— SET TASK A —
Render this sentence from the article on Dick Bennetts in Spanish: "The previous year, Bennetts had run Niki Lauda to the title in the P4-entered M1."
— SET TASK B —
Reproduce the stretch of the article on Dick Bennetts that begins at "Jonathan Palmer, British" and ends after "doctor in 1981.".

— SELECTED EXTRACT —
************

Following multiple British F3 successes it moved into the British Touring Car Championship, where it is now the standard setter for BMW. Time to look back with Bennetts, now 73 but very much still at the helm, at four storied decades.
Hans Stuck, 1980 BMW M1 Procar Championship Monaco
Photo by: Motorsport Images
Stuck in the middle with you
Bennetts was only transferred onto the Project 4 F3 team by Ron Dennis when its 1980 campaign in the BMW M1 Procar series with Hans Stuck ended mid-season. The previous year, Bennetts had run Niki Lauda to the title in the P4-entered M1.
“We won Monaco both years, totally different drivers – chalk and cheese,” recalls Bennetts. “Lauda very professional, very serious. Stuck was down to earth, you could have a good laugh with him, but once he got in the car and got his helmet on he was a serious contender.”
Project 4 built the entire fleet of cars before the 1979 series: “Ron got a deal through BMW Munich. They arrived in kit form and we assembled all 24 and got them all painted. We were knackered. Then Ron said can we build one more, and we said, ‘No we’ve had enough,’ and he said, ‘We’re going to run it ourselves,’ and he wouldn’t tell us who the driver is. He said, ‘You’ll be surprised and it’ll be worthwhile.’ That was for Niki.”
"Ron said if I’d stuck with them I might have earned more money than I earn now. Probably true! You can always have regrets and that, but I don’t regret it at all" Dick Bennetts
The budget ran out with Stuck, and Dennis was on the verge of merging P4 with the floundering McLaren F1 team, bringing in John Barnard to design the carbonfibre MP4: “Ron just said we’re stopping running. I was going to leave then but he said, ‘No no’, and he sent me upstairs to help out John Barnard, and then I took over the F3 team after that.
“Ron offered me a job as the test team manager, but I was flatting with three or four guys from Bruce McLarens and Brabhams, and I listened to all their stories. I’m one to have a smaller operation. There were about 20 of us at Project 4, so you got to know everyone, whereas I said if I go to F1 I’ll be number 42 out of 300. That was in 1980. Now it would be number 42 out of 1500.
"Ron sent a little video for my 70th birthday, and he said if I’d stuck with them I might have earned more money than I earn now. Probably true! You can always have regrets and that, but I don’t regret it at all. I took a decision and stuck with it.”
Jonathan Palmer, British F3 Thruxton 1981
Photo by: Motorsport Images
A dose from the doctor
Jonathan Palmer’s Formula Ford backer, West Surrey Engineering chief Mike Cox, bought the ex-Johansson Ralt RT3 from Ron Dennis to go to British F3 with the young doctor in 1981.
Bennetts had returned home to New Zealand, where he ran his old mate Dave Oxton in a Ralt RT4 to the 1981 Formula Pacific title in the Southern Hemisphere summer. And then he got persuaded back to the UK…
“I said I’d think about it, and we basically set up the team while I was 12,000 miles away,” he reminisces. “I came back mid-February and we got up and running. They had built a little workshop at the side of WSE, and that’s where we were based with our little A-series Ford transporter that would only just hit 50mph.
"We had Dave Stevens, who was JP’s Formula Ford mechanic, as a number two, and I got a friend of mine, Harvey Spencer [ex-Brabham, now Carlin], to come and work with me as mechanic/engineer. We had a bit of help from JP’s brother Jamie. He was our weekend gofer.”

************

— SOURCE DATA —
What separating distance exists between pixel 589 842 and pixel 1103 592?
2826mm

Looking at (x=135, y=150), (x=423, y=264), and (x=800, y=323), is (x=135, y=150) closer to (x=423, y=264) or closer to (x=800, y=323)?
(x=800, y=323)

************

— RESPONSE A —
El año anterior, Bennetts había llevado a Niki Lauda al título con el M1 inscrito por P4.

— RESPONSE B —
Jonathan Palmer, British F3 Thruxton 1981
Photo by: Motorsport Images
A dose from the doctor
Jonathan Palmer’s Formula Ford backer, West Surrey Engineering chief Mike Cox, bought the ex-Johansson Ralt RT3 from Ron Dennis to go to British F3 with the young doctor in 1981.